» Action item
Scan the listing below. Copy each line that contains "States".
::::::
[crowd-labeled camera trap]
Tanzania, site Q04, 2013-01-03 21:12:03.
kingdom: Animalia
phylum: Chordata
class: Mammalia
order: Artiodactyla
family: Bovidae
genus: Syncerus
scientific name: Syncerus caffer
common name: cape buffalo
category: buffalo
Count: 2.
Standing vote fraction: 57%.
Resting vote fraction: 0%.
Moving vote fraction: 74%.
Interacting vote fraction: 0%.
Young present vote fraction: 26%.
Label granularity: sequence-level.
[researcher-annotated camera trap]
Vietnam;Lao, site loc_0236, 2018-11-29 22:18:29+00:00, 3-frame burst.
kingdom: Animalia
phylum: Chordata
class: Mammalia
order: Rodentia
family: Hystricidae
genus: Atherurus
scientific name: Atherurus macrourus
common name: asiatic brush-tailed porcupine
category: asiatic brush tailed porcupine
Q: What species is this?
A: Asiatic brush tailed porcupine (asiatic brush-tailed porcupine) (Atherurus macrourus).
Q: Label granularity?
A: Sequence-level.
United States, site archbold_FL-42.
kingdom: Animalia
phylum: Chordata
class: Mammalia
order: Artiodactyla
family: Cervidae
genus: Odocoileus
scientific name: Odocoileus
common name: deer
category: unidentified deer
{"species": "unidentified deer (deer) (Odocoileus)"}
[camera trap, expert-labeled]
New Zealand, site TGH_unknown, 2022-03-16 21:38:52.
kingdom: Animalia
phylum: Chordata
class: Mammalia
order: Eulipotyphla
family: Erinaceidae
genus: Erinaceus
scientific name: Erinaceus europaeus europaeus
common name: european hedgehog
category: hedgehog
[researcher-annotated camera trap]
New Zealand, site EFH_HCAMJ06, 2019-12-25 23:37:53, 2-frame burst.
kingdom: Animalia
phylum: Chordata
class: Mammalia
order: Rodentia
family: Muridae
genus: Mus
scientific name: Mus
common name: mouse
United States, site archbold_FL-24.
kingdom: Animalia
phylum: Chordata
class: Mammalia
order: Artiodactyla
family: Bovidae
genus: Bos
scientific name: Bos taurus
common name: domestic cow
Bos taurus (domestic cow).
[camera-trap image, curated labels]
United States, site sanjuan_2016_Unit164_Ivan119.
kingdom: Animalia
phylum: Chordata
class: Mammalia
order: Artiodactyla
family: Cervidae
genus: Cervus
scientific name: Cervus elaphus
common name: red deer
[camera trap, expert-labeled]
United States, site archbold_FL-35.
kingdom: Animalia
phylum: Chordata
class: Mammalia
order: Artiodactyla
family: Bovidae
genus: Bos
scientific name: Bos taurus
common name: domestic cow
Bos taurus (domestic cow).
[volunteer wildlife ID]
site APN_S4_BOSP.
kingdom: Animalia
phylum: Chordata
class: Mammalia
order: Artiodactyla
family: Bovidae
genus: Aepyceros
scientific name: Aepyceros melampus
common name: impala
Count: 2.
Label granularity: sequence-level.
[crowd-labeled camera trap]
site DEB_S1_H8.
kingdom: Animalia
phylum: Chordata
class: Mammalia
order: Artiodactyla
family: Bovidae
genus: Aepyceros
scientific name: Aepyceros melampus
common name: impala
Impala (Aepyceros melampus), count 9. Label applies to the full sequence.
::::::
» Final answer
United States, site archbold_FL-42.
United States, site archbold_FL-24.
United States, site sanjuan_2016_Unit164_Ivan119.
United States, site archbold_FL-35.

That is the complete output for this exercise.